Passage provided ->
Another topic that we wanted to know your opinions about was comparing virtual concerts to live shows. This was the most evenly split topic between support and disagreement. Perhaps people are becoming acclimated to technology and enjoy watching shows in their own comfort. The crowd thought that the demand for a hybrid of virtual and physical shows will continue to emerge.

Finally, we wanted you to weigh in on who you think is the biggest style icon in music. This is your chance to tell us how music and fashion are related.

Music debates
Figure 1. The great music debates

Now let’s get into the architecture of the system.

GRAMMY Debates with Watson system architecture

Figure 2 shows the overall architecture of the GRAMMY Debates with Watson system. The system runs on a hybrid cloud that consists of IBM Cloud and an IBM Cloud private cloud. Throughout the cloud components, the system is packaged into images that can be run anywhere on top of Red Hat OpenShift that manages Kubernetes clusters. Most of the OpenShift clusters run on IBM Cloud. There are two OpenShift clusters with nine workers each. Each worker has four cores and 16 GB of memory to support our natural language processing workloads. A total of 11 apps are spread evenly across the worker nodes over three regions.

The system has several bare metal machines that support the workflow. The Redis lyric infringement detection app runs on two bare metal machines. Each bare metal machine has 36 GB of memory and 20 cores. The raw compute power can keep up with the pace of argument infringement detection.

Overall architecture
Figure 2. The overall architecture of GRAMMY Debates with Watson

The consumer-facing applications are deployed on a multitenant private cloud. The debater API interface and messenger Python microservices take all of the consumer traffic. Each is scaled out to two PODs across four regions. There are test, development, and production environments to ensure that the work passes functional and quality testing before deployment to production. In parallel, the IBM Research private cloud runs on dedicated IBM Kubernetes clusters that are fronted by several ingress NGINX nodes. The pro/con, argument, and debater key point analysis services are isolated on separate clusters to support the natural language processing scale. Additional worker nodes can be provisioned as required.

Instructions to follow -> Repeat the architecture passage from "Now let’s get" up to and including "over three regions.", and swap every "OpenShift" for "OKD". The material that comes next is separate from the architecture passage.

Supplied material ->

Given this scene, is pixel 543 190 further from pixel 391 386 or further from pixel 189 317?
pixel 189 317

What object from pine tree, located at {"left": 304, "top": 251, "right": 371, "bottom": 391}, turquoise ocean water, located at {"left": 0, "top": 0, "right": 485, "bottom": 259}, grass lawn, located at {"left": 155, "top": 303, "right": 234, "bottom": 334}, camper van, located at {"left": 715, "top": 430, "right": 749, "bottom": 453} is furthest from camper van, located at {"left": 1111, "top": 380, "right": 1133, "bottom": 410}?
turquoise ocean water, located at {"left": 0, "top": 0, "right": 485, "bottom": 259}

Answer in full ->
Now let’s get into the architecture of the system.

GRAMMY Debates with Watson system architecture

Figure 2 shows the overall architecture of the GRAMMY Debates with Watson system. The system runs on a hybrid cloud that consists of IBM Cloud and an IBM Cloud private cloud. Throughout the cloud components, the system is packaged into images that can be run anywhere on top of Red Hat OKD that manages Kubernetes clusters. Most of the OKD clusters run on IBM Cloud. There are two OKD clusters with nine workers each. Each worker has four cores and 16 GB of memory to support our natural language processing workloads. A total of 11 apps are spread evenly across the worker nodes over three regions.